:: TASK DIRECTIONS ::
Transcribe each record below word for word.

***

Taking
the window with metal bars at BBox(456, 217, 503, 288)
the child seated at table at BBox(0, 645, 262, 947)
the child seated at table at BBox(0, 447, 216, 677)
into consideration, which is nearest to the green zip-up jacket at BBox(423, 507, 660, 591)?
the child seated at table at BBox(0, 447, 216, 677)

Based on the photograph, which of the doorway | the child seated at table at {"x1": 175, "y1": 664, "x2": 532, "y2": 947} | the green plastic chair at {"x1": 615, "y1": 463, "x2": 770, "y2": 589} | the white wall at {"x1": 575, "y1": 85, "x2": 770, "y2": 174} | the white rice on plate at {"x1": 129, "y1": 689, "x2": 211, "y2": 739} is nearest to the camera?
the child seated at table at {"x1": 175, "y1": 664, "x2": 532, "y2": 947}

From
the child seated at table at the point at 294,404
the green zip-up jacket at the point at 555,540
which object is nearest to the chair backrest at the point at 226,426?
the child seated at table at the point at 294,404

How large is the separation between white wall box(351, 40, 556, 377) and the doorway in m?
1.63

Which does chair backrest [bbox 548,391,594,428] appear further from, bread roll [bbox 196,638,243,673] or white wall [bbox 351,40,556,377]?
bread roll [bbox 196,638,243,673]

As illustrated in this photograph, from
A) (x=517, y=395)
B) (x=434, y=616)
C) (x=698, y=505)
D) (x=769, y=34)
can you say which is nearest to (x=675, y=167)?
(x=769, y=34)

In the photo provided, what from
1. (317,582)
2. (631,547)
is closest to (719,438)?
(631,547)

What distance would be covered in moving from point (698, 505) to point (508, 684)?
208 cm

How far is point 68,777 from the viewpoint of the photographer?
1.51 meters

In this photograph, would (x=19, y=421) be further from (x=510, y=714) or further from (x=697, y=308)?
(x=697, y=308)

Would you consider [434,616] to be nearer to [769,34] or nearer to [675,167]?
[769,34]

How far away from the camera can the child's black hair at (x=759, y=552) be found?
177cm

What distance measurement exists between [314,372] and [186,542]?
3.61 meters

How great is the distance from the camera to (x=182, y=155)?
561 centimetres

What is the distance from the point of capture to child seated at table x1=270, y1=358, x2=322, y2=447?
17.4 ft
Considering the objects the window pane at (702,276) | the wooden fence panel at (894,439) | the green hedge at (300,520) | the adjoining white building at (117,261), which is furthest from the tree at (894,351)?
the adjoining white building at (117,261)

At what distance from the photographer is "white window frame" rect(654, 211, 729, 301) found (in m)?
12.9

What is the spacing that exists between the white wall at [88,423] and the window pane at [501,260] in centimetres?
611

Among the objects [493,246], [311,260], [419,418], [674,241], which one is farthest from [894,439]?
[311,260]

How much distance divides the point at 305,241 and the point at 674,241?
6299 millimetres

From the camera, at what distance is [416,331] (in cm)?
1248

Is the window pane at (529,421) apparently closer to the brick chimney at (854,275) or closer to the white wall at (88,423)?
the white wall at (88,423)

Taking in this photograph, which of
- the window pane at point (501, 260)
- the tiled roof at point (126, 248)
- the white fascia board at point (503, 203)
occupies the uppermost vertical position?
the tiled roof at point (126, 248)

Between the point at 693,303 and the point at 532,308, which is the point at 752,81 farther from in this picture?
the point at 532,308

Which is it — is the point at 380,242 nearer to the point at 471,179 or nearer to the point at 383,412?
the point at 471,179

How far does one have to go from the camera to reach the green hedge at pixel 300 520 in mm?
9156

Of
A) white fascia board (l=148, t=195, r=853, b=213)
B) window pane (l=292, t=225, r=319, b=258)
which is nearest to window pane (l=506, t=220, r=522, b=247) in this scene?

***

:: OUTPUT OF THE TASK ::
Taking
the window with metal bars at BBox(456, 217, 503, 288)
the child seated at table at BBox(0, 645, 262, 947)
the child seated at table at BBox(0, 447, 216, 677)
into consideration, which is nearest to the green zip-up jacket at BBox(423, 507, 660, 591)?
the child seated at table at BBox(0, 447, 216, 677)

Based on the photograph, which of the doorway | the child seated at table at {"x1": 175, "y1": 664, "x2": 532, "y2": 947} | the green plastic chair at {"x1": 615, "y1": 463, "x2": 770, "y2": 589} | the white wall at {"x1": 575, "y1": 85, "x2": 770, "y2": 174} | the white rice on plate at {"x1": 129, "y1": 689, "x2": 211, "y2": 739} is nearest to the camera?
the child seated at table at {"x1": 175, "y1": 664, "x2": 532, "y2": 947}

From
the child seated at table at the point at 294,404
the green zip-up jacket at the point at 555,540
which object is nearest to the chair backrest at the point at 226,426?
the child seated at table at the point at 294,404

How large is the separation between white wall box(351, 40, 556, 377) and the doorway in m?
1.63

Which does chair backrest [bbox 548,391,594,428] appear further from, bread roll [bbox 196,638,243,673] or white wall [bbox 351,40,556,377]?
bread roll [bbox 196,638,243,673]

As illustrated in this photograph, from
A) (x=517, y=395)
B) (x=434, y=616)
C) (x=698, y=505)
D) (x=769, y=34)
can you say which is nearest to (x=675, y=167)?
(x=769, y=34)

In the photo provided, what from
1. (317,582)
2. (631,547)
is closest to (719,438)?
(631,547)

What distance would be covered in moving from point (698, 505) to point (508, 684)?
208 cm

How far is point 68,777 from the viewpoint of the photographer?
1.51 meters

In this photograph, would (x=19, y=421) be further from (x=510, y=714) or further from (x=697, y=308)?
(x=697, y=308)

Would you consider [434,616] to be nearer to [769,34] or nearer to [675,167]?
[769,34]

How far away from the camera can the child's black hair at (x=759, y=552) be found?
177cm

What distance measurement exists between [314,372] and [186,542]?
3.61 meters

How great is the distance from the camera to (x=182, y=155)?
561 centimetres

What is the distance from the point of capture to child seated at table x1=270, y1=358, x2=322, y2=447?
17.4 ft
Considering the objects the window pane at (702,276) | the wooden fence panel at (894,439) | the green hedge at (300,520) | the adjoining white building at (117,261), which is furthest from the tree at (894,351)?
the adjoining white building at (117,261)

At what distance from the photographer is "white window frame" rect(654, 211, 729, 301) found (in m)?
12.9

What is the spacing that exists between the white wall at [88,423] and the window pane at [501,260] in centimetres?
611

Among the objects [493,246], [311,260], [419,418], [674,241], which one is farthest from [894,439]?
[311,260]

How much distance divides the point at 305,241 and the point at 674,241?
6299 millimetres

From the camera, at what distance is [416,331] (in cm)?
1248

Is the window pane at (529,421) apparently closer to the brick chimney at (854,275) or closer to the white wall at (88,423)?
the white wall at (88,423)

Taking in this photograph, which of
- the window pane at point (501, 260)
- the tiled roof at point (126, 248)
- the white fascia board at point (503, 203)
occupies the uppermost vertical position?
the tiled roof at point (126, 248)

Between the point at 693,303 and the point at 532,308, which is the point at 752,81 farther from in this picture?
the point at 532,308

Which is it — is the point at 380,242 nearer to the point at 471,179 or nearer to the point at 383,412?
the point at 471,179

How far does one have to go from the camera to reach the green hedge at pixel 300 520 in mm?
9156

Of
A) white fascia board (l=148, t=195, r=853, b=213)
B) window pane (l=292, t=225, r=319, b=258)
which is nearest to window pane (l=506, t=220, r=522, b=247) in this scene?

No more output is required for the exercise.